Records excerpted from a collection
▼

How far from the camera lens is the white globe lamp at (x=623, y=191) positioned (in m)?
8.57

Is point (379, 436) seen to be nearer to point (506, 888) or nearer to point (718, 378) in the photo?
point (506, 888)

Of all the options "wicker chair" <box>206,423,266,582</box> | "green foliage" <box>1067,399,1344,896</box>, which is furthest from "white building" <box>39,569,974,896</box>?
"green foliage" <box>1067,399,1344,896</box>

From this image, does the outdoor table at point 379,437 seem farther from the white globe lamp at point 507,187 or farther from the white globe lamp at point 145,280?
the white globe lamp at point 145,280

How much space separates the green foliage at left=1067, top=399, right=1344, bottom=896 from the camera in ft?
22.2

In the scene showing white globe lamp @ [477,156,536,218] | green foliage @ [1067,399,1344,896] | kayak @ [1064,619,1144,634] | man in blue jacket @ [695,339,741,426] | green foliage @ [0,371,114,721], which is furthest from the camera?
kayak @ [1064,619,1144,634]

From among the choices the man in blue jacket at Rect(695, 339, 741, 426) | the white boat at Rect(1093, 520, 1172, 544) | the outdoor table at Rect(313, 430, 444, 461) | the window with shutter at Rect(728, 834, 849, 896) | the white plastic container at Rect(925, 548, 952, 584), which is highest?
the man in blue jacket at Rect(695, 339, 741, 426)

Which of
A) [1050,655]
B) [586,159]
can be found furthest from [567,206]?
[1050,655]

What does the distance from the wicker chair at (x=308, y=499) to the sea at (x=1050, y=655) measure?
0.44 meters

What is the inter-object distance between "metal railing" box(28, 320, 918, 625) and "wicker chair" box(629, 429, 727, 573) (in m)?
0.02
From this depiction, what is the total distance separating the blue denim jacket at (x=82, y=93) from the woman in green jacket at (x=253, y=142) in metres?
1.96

▲
▼

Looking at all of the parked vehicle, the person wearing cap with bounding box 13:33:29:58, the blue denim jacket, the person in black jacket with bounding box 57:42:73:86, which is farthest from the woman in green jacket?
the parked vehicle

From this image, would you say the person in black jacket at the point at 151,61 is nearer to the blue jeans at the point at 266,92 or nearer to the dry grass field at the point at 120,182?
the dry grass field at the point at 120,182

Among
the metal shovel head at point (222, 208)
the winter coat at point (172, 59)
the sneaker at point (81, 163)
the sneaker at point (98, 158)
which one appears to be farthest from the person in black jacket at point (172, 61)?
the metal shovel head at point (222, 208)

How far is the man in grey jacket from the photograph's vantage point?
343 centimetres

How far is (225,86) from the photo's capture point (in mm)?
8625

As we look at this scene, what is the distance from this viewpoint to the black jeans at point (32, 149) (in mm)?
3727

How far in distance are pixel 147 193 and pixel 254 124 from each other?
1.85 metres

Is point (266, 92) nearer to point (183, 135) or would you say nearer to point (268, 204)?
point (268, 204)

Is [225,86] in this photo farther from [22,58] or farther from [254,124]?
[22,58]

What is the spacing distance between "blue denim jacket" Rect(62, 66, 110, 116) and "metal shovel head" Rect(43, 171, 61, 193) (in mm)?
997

▲

Locate every line in the records above that contains the word "image", matching case exactly, and copy each of those lines.

From this image, does the outdoor table at point 379,437 seem farther from the white globe lamp at point 507,187 or farther from the white globe lamp at point 145,280?
From this image, would you say the person in black jacket at the point at 151,61 is nearer to the blue jeans at the point at 266,92 or nearer to the dry grass field at the point at 120,182?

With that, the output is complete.